To the mama struggling to pay for IVF: I see you. And I see how bad you want this. I want it for you, too. I wish you didn't have to turn to loans and credit cards and crowdfunding for this. Please know that motherhood takes many forms and be gentle with yourself this season.

To the mama struggling to pay off a birth: I see you. And I'm angry for you. I am so angry and perplexed by a system that would bill new parents astronomical sums at a time in their lives when they can least afford it. Giving birth should not put people into debt.

To the mama who has reached her limit, I see you. When you're waiting for payday, every minute seems like forever. When your card is declined at the checkout that moment lasts a lifetime. Please, accept help if you need it. There is kindness in the world for you.

To the mama using SNAP or visiting the food bank this season, I see you. And I'm proud of you. I'm proud of you for navigating this challenging time in your life because figuring out how to do this isn't easy. I'm proud of you for being such a good mother and making sure that your kids have nutritious food.

To the mama getting help from her family, I see you. It can be hard to accept help from your parents when you are a parent yourself, but please do try to see it as a gift. They love you so much that they want to support you, and you can honor that by seeing yourself as worthy of support.

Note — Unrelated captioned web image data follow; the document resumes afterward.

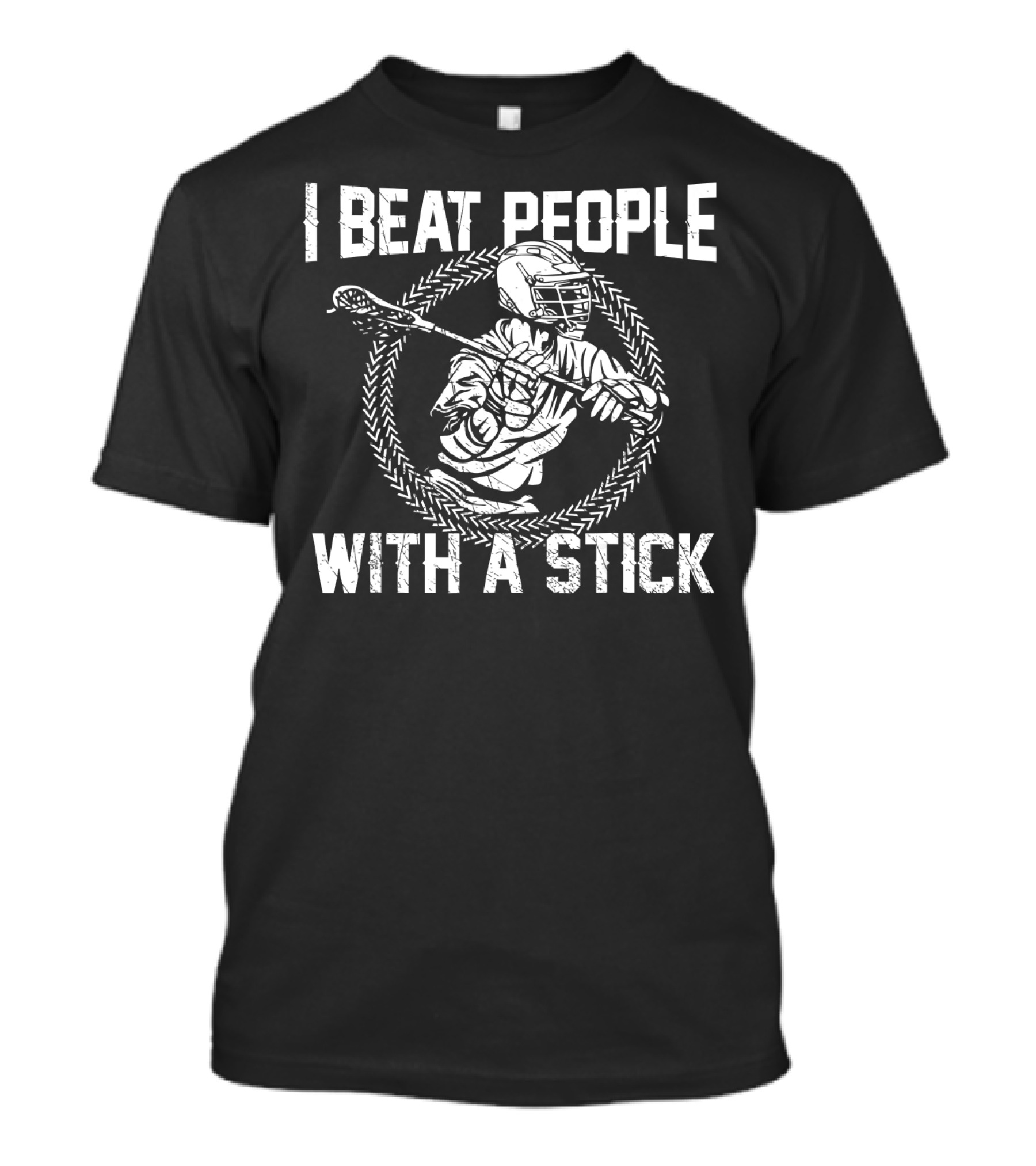 I Beat People With A Stick Lacrosse Player In Action T-Shirt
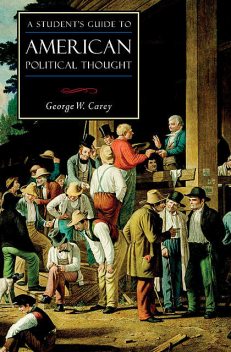 A Student's Guide to American Political Thought, George Carey
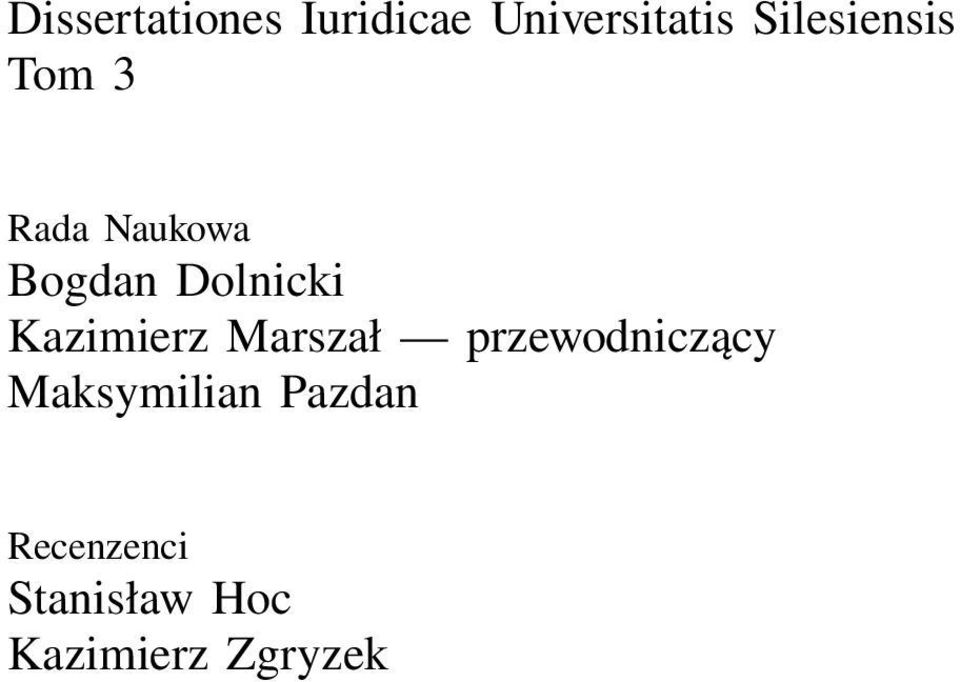 ISBN 83-226-1547-7 Wydawca Wydawnictwo Uniwersytetu Śląskiego ul. Bankowa 12B, 40-007 Katowice www.wydawnictwo.us.edu.pl e-mail: wydawus@us.edu.pl Wydanie I. Nakład: 250 + 50 egz. Ark. druk. 18,25.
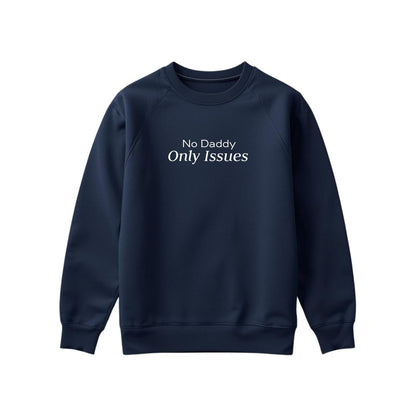No Daddy Only Issues Sweatshirt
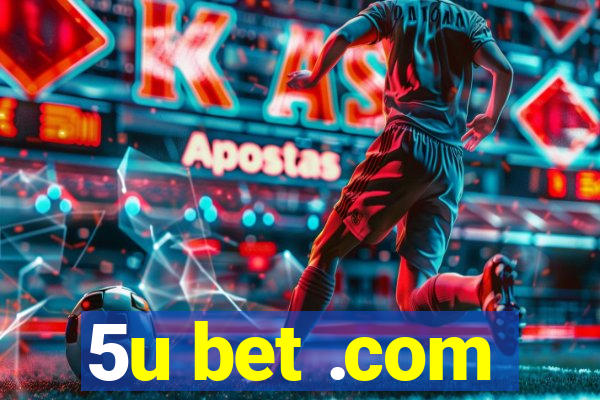 5u bet .com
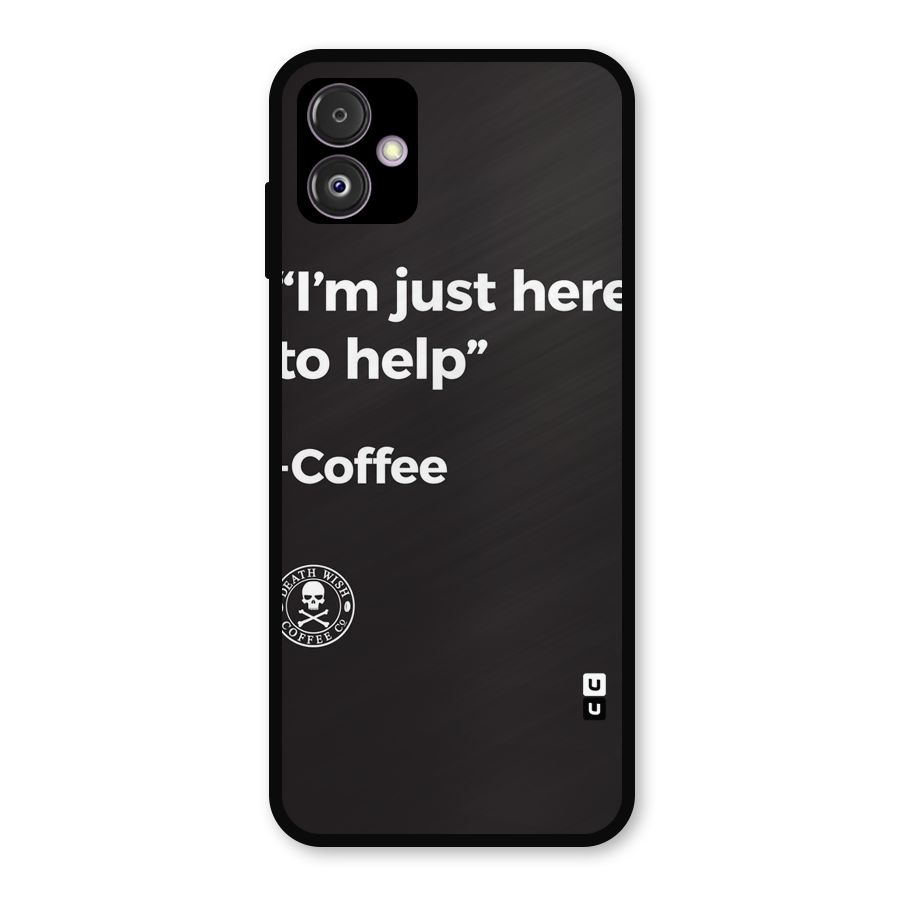 Here To Help Metal Back Case for Galaxy F14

To the mama who is not getting help from her family, I see you. It can be painful to watch your friends and acquaintances get financial help from their families when yours is not in a position to do the same. It's human to be envious when someone's dad gives them a down payment, but the best gift you can give yourself is to focus on your own kids and non-financial gifts you are giving them every day.

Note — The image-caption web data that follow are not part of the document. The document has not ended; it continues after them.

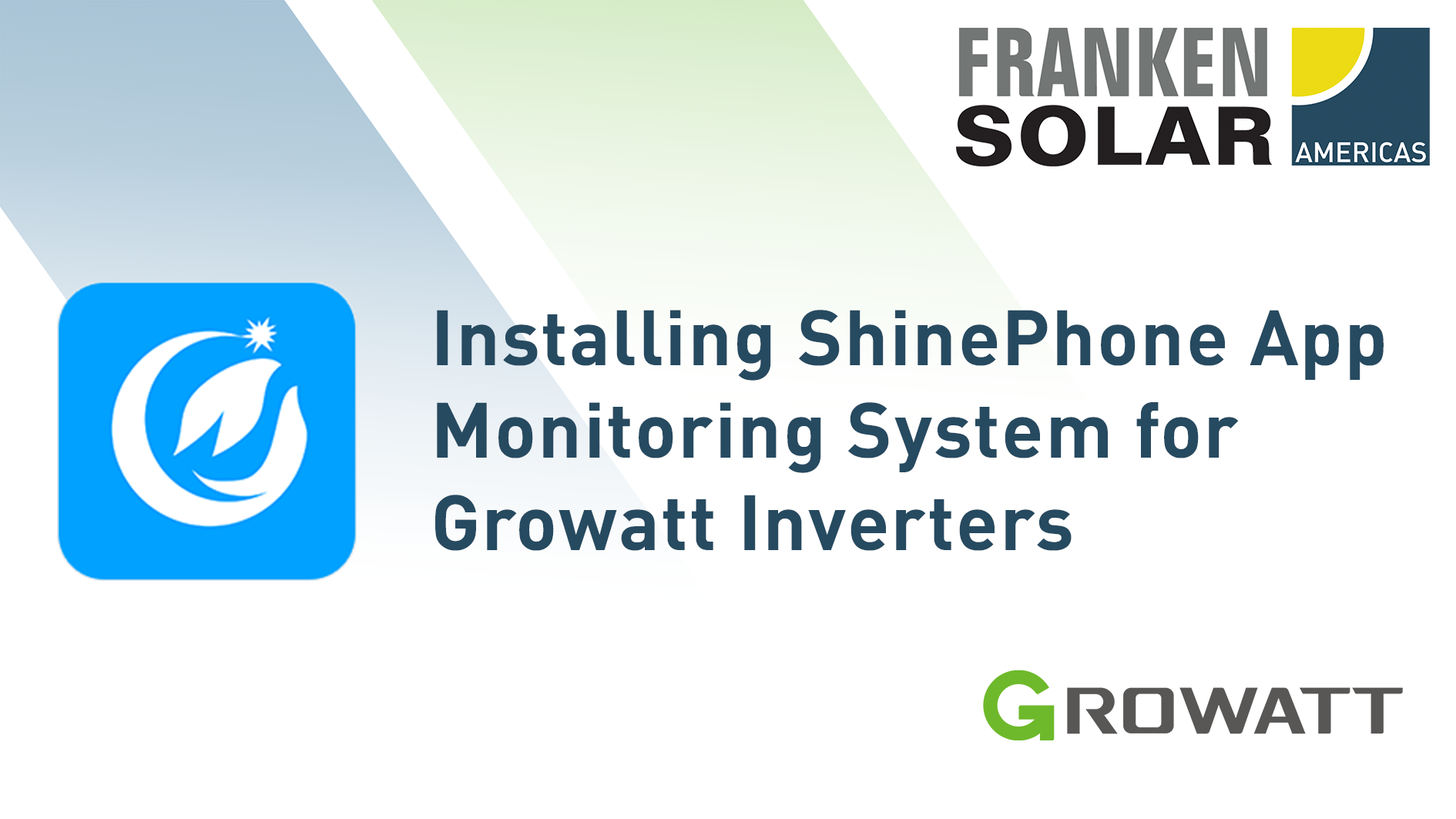 Growatt- Installing ShinePhone App Monitoring System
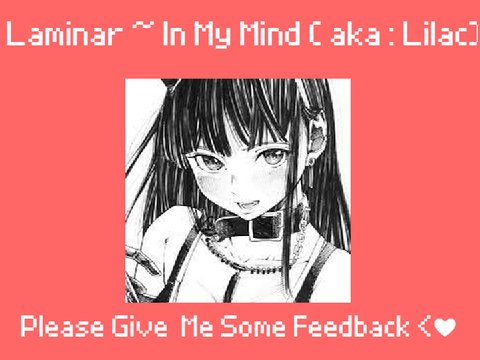 Laminar ~ In My Mind (aka: Lilac)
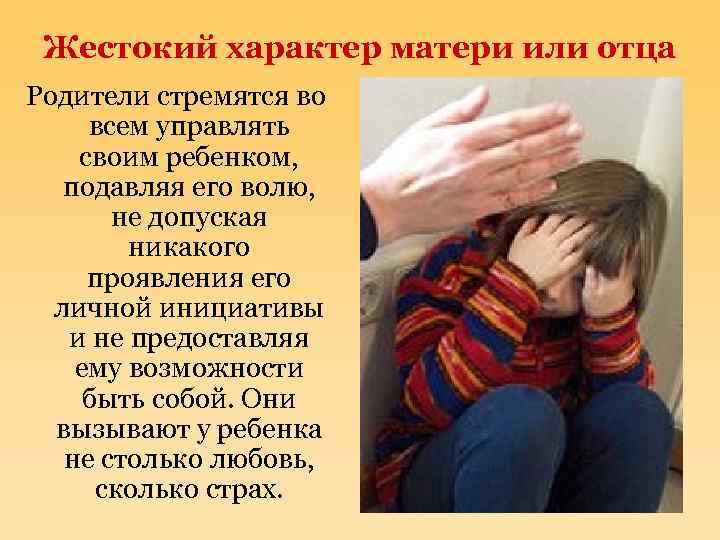 Жестокий характер матери или отца Родители стремятся во всем управлять своим ребенком, подавляя его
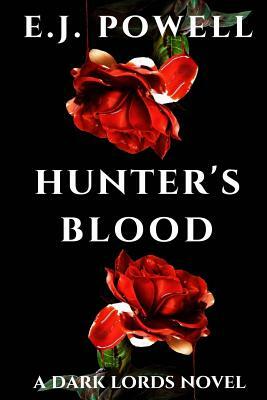 Hunter's Blood: A Dark Lords Novel by E. J. Powell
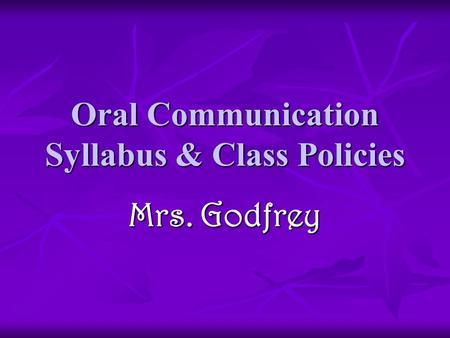 Oral Communication Syllabus & Class Policies Mrs. Godfrey.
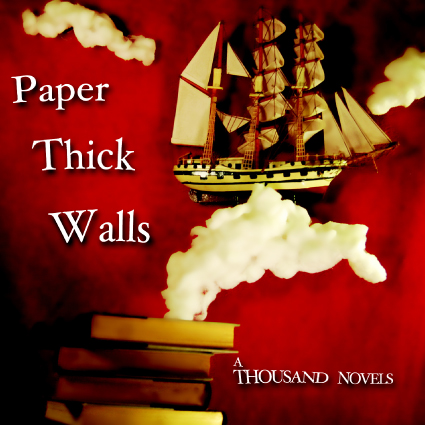 Paper Thick Walls - A Thousand Novels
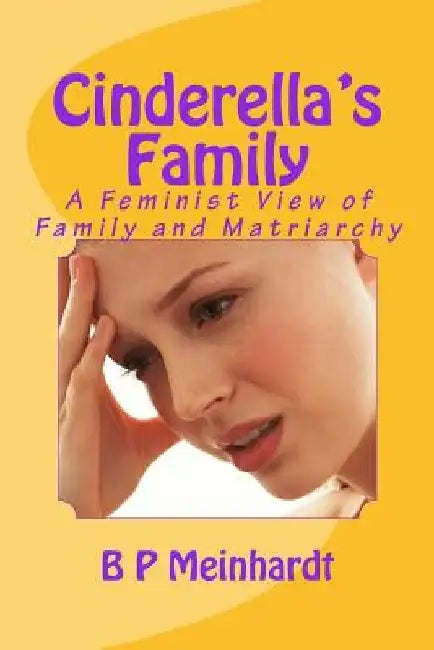 Cinderella's Family: A Feminist View of Family and Matriarchy by B. P. Meinhardt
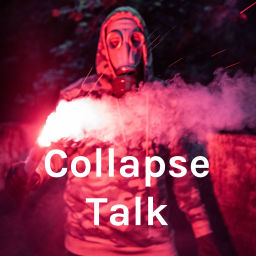 Podcast thumbnail for Collapse Talk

To the mama who feels like her life doesn't live up to Instagram, I see you. I understand the pain of scrolling through social media, wondering why it seems like everyone else has a nice home and can take their kids on vacation when you can't. Give yourself the gift of unfollowing or turning off social media.

To the mama who feels like she'll never get out of student loan debt, I see you, I am you, and I can tell you there's hope. For years my student loans have kept me down. They are the reason I am driving a 15-year-old, money pit of a car in the first place. But by the end of 2019 they will finally, mercifully be paid off. Most of the student debt in America is held by women. This is an issue impacting a generation of mothers. You are not alone.